Княжеская рука, задрожав, опустила ендову — ее подхватил сахарозаводчик Зусин:

— Господа! Хотя я наполовину сионист, но я люблю Россию. Господа, мы — люди дела, практики — не умеем говорить. Но… господа, я пью. Господа, в тот час, когда на углу Ильинки встанет шуцман, я все свое состояние…

— Урра!

— Телеграмму! Послать телеграмму!

— Урра!

Уже хохоча без удержу, размыв столики, как берега ненужные, излишние, Терентий Нилов вскочил на стул; островерхая голова стрельнула к потолку, расхлыстанный крик взвился:

— Эй!.. За зулусов! За готтентотов!.. Люди русские, черт вас подери, за команчей, за сенегальцев, за малайцев у ворот Кремля… Эй!..

Официальная часть кончилась — отъезжали коляски с сенаторами, с адвокатскими светилами, с действительными статскими, тайными, с знатоками римского права, церковного.

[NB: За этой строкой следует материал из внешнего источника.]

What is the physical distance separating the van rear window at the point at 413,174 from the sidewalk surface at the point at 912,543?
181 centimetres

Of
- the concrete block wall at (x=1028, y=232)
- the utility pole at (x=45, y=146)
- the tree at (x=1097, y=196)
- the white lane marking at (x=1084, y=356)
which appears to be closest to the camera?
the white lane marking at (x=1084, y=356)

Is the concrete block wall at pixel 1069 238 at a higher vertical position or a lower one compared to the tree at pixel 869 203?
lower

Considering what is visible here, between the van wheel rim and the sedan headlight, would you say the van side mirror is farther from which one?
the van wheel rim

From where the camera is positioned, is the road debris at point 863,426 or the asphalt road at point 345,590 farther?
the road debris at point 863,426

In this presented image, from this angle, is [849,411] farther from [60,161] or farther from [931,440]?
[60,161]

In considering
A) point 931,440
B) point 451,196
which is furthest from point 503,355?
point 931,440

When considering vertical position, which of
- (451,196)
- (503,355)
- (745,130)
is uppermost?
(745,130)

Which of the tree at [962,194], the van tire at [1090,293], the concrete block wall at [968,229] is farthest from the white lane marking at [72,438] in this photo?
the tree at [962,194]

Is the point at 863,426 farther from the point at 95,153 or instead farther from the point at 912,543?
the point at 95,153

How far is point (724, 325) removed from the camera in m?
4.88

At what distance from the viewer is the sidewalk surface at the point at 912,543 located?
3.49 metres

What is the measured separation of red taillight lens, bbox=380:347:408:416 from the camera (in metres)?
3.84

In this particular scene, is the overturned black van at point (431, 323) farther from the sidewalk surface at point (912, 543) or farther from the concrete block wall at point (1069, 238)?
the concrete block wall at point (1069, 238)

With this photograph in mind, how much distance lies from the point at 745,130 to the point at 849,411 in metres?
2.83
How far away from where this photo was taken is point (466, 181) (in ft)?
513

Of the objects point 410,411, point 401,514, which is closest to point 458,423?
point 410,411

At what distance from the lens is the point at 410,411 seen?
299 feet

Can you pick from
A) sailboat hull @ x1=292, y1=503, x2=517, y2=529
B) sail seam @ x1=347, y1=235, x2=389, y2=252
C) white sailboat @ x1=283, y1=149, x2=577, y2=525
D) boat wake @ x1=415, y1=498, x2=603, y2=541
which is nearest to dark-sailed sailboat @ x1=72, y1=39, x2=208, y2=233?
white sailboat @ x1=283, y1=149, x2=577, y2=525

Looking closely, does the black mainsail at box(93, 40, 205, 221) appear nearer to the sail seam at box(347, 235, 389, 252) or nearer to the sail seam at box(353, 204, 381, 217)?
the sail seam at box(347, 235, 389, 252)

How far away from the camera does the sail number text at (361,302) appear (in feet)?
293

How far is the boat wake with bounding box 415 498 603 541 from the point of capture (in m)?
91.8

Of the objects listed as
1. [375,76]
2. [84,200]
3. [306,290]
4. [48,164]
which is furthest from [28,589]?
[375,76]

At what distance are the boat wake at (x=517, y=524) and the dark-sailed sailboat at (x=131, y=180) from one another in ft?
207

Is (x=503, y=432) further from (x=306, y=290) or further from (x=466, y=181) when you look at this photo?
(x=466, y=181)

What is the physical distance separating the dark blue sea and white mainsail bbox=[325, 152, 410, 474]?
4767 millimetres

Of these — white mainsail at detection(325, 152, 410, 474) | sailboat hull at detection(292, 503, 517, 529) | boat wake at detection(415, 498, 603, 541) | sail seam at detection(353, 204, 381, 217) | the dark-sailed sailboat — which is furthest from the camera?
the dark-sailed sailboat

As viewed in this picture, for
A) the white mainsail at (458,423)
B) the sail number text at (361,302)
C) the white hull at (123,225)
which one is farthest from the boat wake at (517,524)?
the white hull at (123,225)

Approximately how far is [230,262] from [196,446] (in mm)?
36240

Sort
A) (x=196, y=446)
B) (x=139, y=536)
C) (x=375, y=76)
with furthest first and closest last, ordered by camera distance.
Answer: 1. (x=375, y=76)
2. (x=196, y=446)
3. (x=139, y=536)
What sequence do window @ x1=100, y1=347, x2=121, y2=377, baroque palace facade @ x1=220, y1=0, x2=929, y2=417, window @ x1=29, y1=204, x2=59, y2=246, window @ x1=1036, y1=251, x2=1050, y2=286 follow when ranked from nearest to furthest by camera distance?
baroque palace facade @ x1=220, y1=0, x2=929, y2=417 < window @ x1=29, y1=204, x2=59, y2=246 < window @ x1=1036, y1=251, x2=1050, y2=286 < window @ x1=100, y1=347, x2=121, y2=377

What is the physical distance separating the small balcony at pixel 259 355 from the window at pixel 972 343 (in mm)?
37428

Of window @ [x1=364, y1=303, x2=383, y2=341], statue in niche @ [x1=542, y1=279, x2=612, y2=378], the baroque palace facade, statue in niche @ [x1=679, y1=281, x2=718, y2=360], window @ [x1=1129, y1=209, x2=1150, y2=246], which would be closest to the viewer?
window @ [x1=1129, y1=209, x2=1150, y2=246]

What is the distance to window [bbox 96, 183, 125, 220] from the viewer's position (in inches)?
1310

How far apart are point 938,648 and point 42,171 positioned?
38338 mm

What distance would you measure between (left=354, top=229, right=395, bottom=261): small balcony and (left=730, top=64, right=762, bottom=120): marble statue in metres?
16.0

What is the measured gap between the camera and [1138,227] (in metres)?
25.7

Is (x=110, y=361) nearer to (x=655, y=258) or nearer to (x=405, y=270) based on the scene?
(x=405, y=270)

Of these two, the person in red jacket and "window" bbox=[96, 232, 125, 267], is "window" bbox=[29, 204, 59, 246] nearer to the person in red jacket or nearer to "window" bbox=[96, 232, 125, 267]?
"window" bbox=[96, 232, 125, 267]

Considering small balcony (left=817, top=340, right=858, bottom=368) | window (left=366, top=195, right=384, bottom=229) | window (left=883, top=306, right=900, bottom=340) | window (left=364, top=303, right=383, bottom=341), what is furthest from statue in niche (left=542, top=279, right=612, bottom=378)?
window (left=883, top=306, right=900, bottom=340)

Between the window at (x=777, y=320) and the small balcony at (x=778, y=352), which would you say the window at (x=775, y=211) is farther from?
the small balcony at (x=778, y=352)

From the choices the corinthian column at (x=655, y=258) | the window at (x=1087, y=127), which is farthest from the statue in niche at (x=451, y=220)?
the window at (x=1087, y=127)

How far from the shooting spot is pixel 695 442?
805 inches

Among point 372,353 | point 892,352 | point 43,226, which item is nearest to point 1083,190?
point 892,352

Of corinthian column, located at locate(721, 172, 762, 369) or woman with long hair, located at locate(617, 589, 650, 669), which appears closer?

Моня помогал Аркадию Аполлоновичу облачиться, профессорша безуспешно боролась с лавровым венком: он, твердый, точно из жести, не влезал в портфель, профессорша нервничала — начиналась мигрень.

Лакеи шмыгали с дежурными блюдами, стыдливо отвернувшись, орудовали штопорами; гукали пробки; в уборной над фаянсовыми унитазами уже изнывали истошно напруженные шеи: с эстрады Оскар Днепровский, плосколицый, точно с пеленок выструганный, звал на борьбу святую, на борьбу с новой татарщиной, под стяг, к Дорогомиловской заставе; зубные врачи пели хором:

Из страны, страны далекой,

С Волги-матушки широкой…

ГЛАВА ВОСЬМАЯ

Кротко ответил:

— Не пойду! — И было ясно: не уговорить его, не убедить.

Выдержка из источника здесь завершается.